- Exercise details -
Repeat the entries that follow verbatim, without any of their pictures.

- Data for analysis -
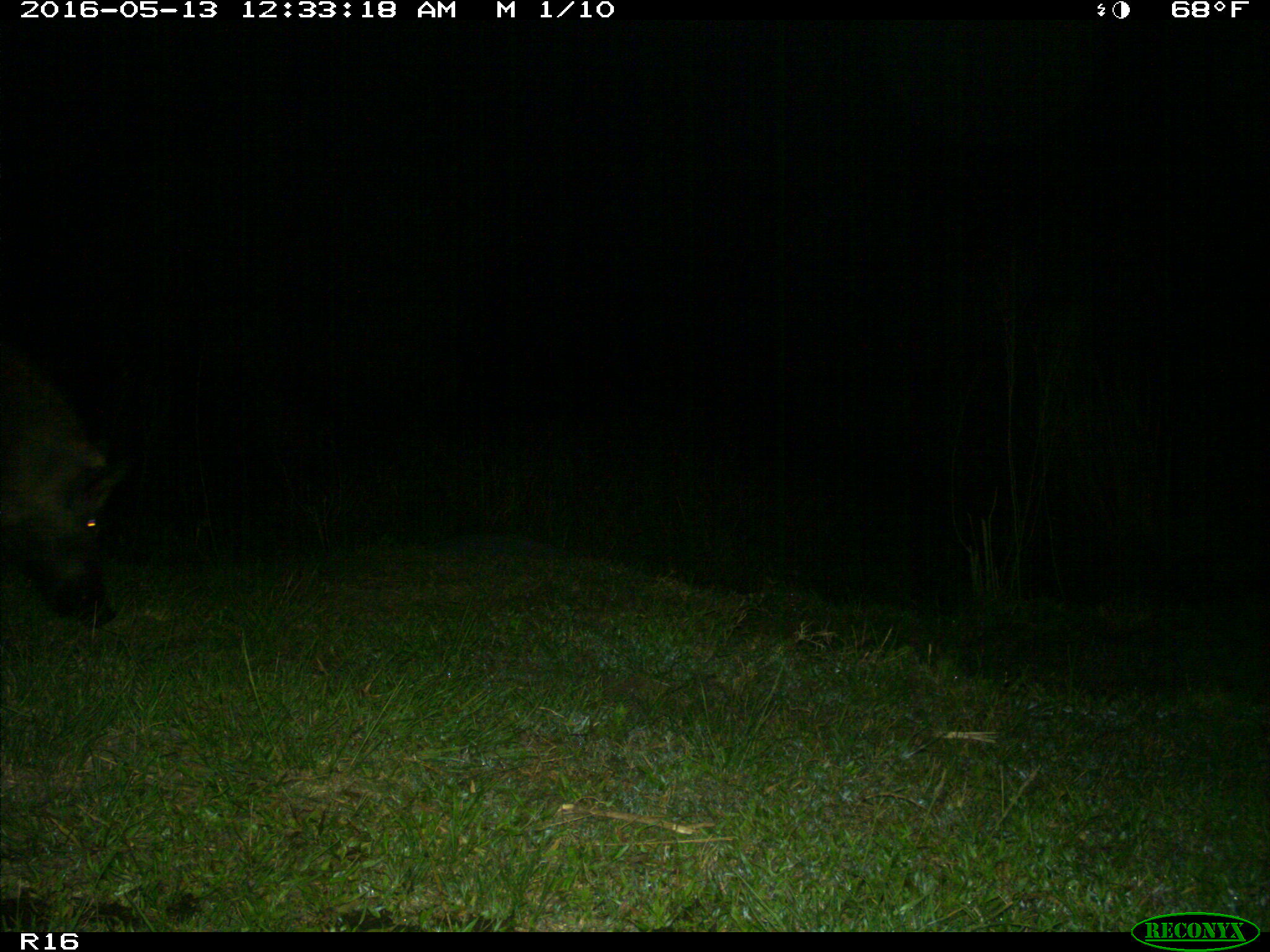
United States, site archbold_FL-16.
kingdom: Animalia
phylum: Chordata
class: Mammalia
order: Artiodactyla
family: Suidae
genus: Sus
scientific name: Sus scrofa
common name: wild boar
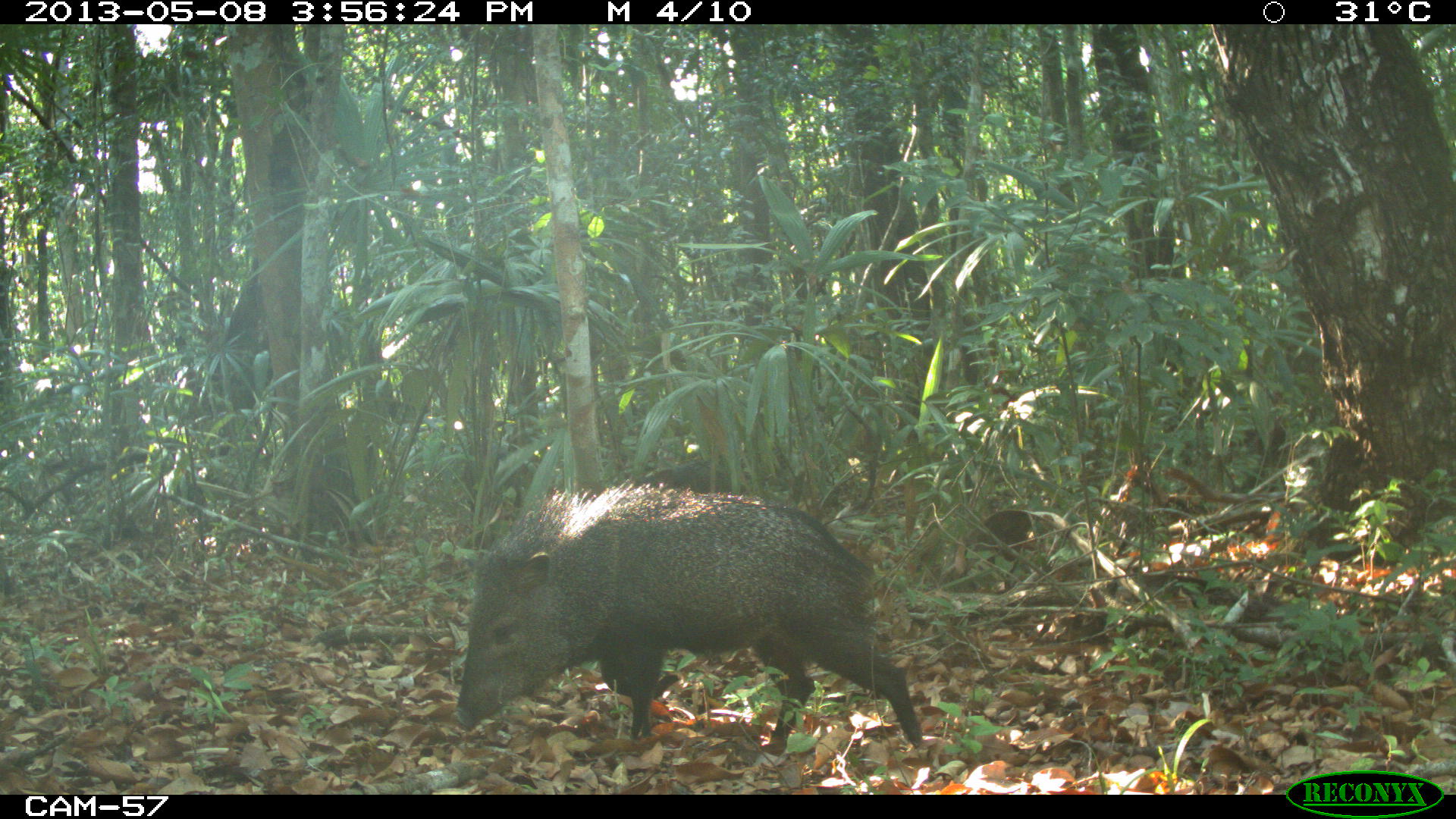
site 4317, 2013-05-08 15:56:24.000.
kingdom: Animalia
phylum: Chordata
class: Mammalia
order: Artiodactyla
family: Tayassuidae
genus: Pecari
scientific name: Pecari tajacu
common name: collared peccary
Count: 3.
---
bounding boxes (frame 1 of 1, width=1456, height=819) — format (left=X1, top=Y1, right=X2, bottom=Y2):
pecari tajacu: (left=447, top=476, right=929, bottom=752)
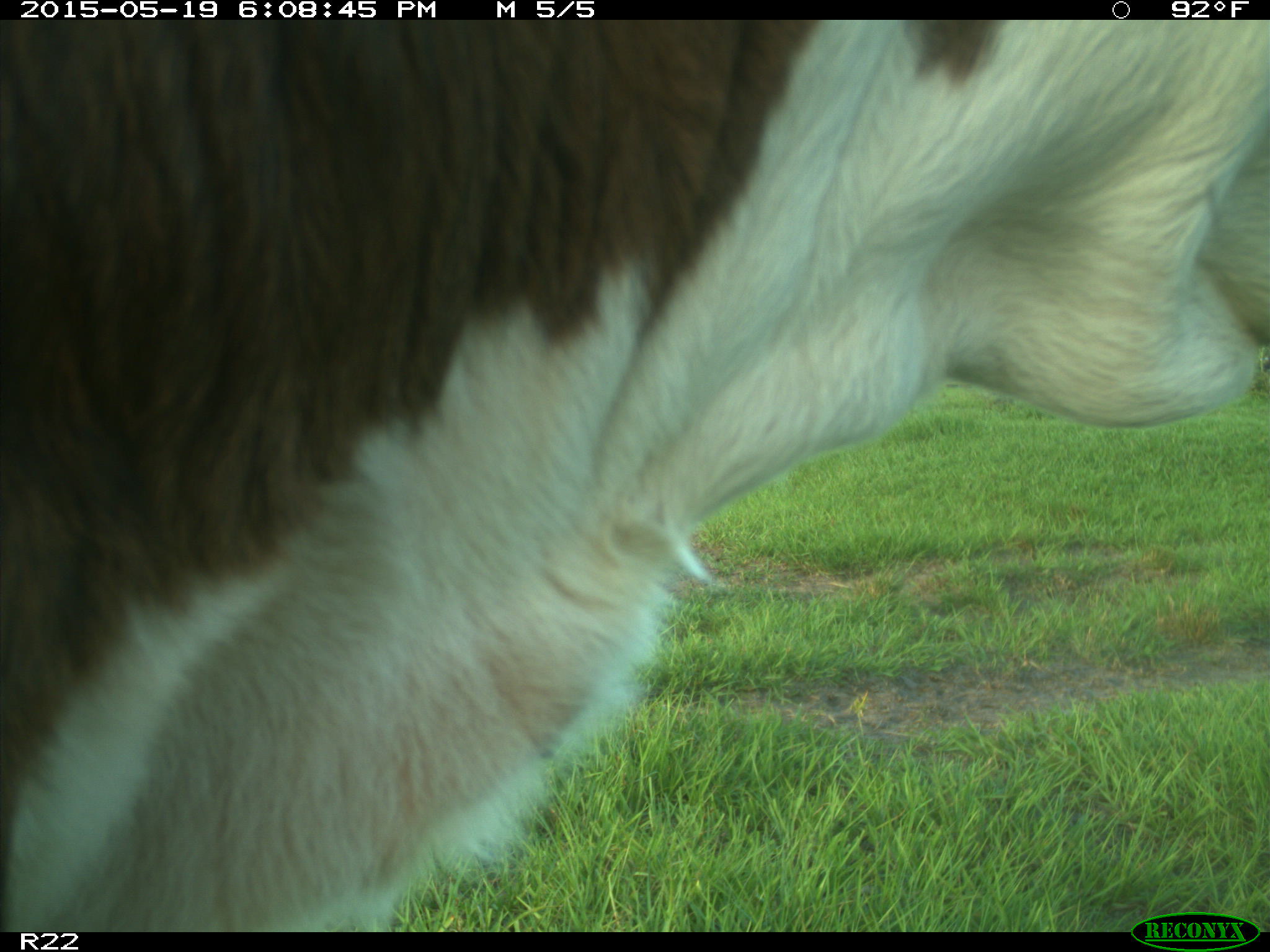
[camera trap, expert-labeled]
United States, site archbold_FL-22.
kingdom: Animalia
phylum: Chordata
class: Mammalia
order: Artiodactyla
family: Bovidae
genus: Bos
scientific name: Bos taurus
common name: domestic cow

- Result -
United States, site archbold_FL-16.
kingdom: Animalia
phylum: Chordata
class: Mammalia
order: Artiodactyla
family: Suidae
genus: Sus
scientific name: Sus scrofa
common name: wild boar
site 4317, 2013-05-08 15:56:24.000.
kingdom: Animalia
phylum: Chordata
class: Mammalia
order: Artiodactyla
family: Tayassuidae
genus: Pecari
scientific name: Pecari tajacu
common name: collared peccary
Count: 3.
---
bounding boxes (frame 1 of 1, width=1456, height=819) — format (left=X1, top=Y1, right=X2, bottom=Y2):
pecari tajacu: (left=447, top=476, right=929, bottom=752)
[camera trap, expert-labeled]
United States, site archbold_FL-22.
kingdom: Animalia
phylum: Chordata
class: Mammalia
order: Artiodactyla
family: Bovidae
genus: Bos
scientific name: Bos taurus
common name: domestic cow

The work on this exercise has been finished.